### Complete the following
1. In the chunk.py documentation, translate this sentence into Spanish: "Shift the origin of the simulation box to zero."
2. List every distinct name that directly follows "self." in the chunk.py documentation.
3. Continue the chunk.py documentation from its last line.

An alias of centre for yanks.

Source code in thermotar/chunk.py

def center(self, coord="all"):
    """An alias of centre for yanks."""
    return self.centre(coord=coord)

`centre(coord='all', moment=None)`

Shift the origin of the simulation box to zero.

Parameters:

Name	Type	Description	Default
`coord`	`Union[int, str, List[str]]`	Index of coordinate column to centre , indexes self.coord_cols. Default is 'all'.	`'all'`
`moment`	`Optional[int]`	If Not None, centres the system to this column name, weighted by this column name raised to the power of moment.	`None`

Source code in thermotar/chunk.py

def centre(
    self, coord: Union[int, str, List[str]] = "all", moment: Optional[int] = None
):
    """Shift the origin of the simulation box to zero.

    Parameters
    ----------
    coord:
        Index of coordinate column to centre , indexes self.coord_cols.
        Default is 'all'.

    moment:
        If Not None, centres the system to this column name,
        weighted by this column name raised to the power of moment.

    """
    if coord == "all":
        # calculate the union of the list of coord_cols and the df columns
        coords = self.coord_cols

    elif isinstance(coord, int):
        coords = [self.coord_cols[coord]]
    else:
        # if neither a number or 'all', assumes a column name
        coords = [coord]
    # iterate over selected coordinates and perform the centring operation
    for coord_col in coords:
        if moment:
            self.data[coord_col] -= self.moment(
                coord_col, moment
            )  # set origin to be first moment, weighted by moment parameter
        else:
            # print(coord_col)
            self.data[coord_col] = self.centre_series(self.data[coord_col])

    self.centred = True
    # Return the object at the end for method chaining
    return self

`centre_series(series)` `staticmethod`

Subtract the average of a series from the series.

### Recorded information
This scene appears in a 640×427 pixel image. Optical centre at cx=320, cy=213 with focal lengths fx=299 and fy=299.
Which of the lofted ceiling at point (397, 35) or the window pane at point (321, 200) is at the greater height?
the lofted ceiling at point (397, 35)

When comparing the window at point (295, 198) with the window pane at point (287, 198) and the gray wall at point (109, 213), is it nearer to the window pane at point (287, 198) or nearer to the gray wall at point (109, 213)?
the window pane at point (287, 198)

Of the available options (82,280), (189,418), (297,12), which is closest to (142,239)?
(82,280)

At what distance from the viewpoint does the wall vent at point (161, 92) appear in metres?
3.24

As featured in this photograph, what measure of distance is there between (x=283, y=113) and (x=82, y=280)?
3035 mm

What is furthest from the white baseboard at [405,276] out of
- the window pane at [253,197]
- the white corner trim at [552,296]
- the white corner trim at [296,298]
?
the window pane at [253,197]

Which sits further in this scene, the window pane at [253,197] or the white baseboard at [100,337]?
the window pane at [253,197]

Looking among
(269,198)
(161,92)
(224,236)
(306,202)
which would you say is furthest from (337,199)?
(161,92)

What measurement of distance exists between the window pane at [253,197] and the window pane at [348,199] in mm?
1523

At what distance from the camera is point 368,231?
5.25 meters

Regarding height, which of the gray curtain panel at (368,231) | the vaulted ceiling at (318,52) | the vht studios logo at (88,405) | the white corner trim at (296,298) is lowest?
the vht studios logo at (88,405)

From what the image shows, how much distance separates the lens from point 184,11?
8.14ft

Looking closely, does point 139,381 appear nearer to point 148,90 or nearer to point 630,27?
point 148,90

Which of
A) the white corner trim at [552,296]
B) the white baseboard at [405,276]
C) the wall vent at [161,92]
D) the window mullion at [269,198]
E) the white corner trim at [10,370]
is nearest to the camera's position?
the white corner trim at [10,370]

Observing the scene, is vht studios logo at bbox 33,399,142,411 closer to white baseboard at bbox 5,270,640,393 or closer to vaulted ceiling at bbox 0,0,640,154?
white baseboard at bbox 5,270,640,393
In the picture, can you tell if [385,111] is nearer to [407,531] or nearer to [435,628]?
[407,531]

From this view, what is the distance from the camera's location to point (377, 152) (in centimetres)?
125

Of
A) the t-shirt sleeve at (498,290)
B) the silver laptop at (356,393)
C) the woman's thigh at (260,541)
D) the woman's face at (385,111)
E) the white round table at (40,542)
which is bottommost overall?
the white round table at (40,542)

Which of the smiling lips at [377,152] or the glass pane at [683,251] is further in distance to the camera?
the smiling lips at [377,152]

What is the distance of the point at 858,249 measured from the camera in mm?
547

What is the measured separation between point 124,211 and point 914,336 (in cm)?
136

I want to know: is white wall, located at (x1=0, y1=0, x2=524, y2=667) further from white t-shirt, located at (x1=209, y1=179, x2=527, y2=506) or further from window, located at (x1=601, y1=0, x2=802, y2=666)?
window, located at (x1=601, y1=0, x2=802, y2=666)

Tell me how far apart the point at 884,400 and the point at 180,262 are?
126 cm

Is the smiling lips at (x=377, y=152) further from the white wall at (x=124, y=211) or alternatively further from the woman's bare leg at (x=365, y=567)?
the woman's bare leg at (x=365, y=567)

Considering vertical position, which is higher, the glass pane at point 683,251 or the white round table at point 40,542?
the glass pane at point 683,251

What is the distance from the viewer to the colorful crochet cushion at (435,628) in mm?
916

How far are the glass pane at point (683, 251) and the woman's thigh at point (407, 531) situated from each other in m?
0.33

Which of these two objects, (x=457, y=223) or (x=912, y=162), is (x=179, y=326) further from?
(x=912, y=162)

### Responses for each task
1. Desplaza el origen de la caja de simulación a cero.

2. centre, coord_cols, data, moment, centre_series, centred

3.
Source code in thermotar/chunk.py

@staticmethod
def centre_series(series: pd.Series):
    """Subtract the average of a series from the series."""
    centre = (series.max() + series.min()) / 2
    centred = series - centre
    return centred

`choose_coordinate(coord)`

Find the provided coordinate column(s).

If an integer, indexes the self.coord_cols field, if string 'all', returns self.coord_cols if any other, returns

Source code in thermotar/chunk.py

def choose_coordinate(self, coord: Union[int, str]):
    """Find the provided coordinate column(s).

    If an integer, indexes the self.coord_cols field,
    if string 'all', returns self.coord_cols
    if any other, returns
    """
    if coord == "all":
        # calculate the union of the list of coord_cols and the df columns
        coords = self.coord_cols

    elif isinstance(coord, int):
        coords = [self.coord_cols[coord]]
    else:
        # if neither a number or 'all', assumes a column name
        coords = [coord]

    return coords

`create_chunk(fname, style='lmp', last=True)` `classmethod`

Load LAMMPS or numpy savetxt as a df and then create a Chunk instance.

Parameters:

Name	Type	Description	Default
`fname`	`Union[str, PathLike]`	File to load.	required
`style`	`str`	What is the format of the file. Supported values are "lmp" and "np", for lammps chunkfiles and numpy savetxt output, respectively.	`'lmp'`
`last`	`bool`	Only true is supported. Whether to read the last frame of the chunk file or all of them. Use `MultiChunk` if all frames are needed.	`True`

Source code in thermotar/chunk.py

@classmethod
def create_chunk(
    cls, fname: Union[str, PathLike], style: str = "lmp", last: bool = True
):
    """
    Load LAMMPS or numpy savetxt as a df and then create a Chunk instance.

    Parameters
    ----------
    fname:
        File to load.
    style:
        What is the format of the file.
        Supported values are "lmp" and "np", for lammps chunkfiles and numpy
        savetxt output, respectively.
    last:
        Only true is supported. Whether to read the last frame of the chunk file
        or all of them. Use `MultiChunk` if all frames are needed.
    """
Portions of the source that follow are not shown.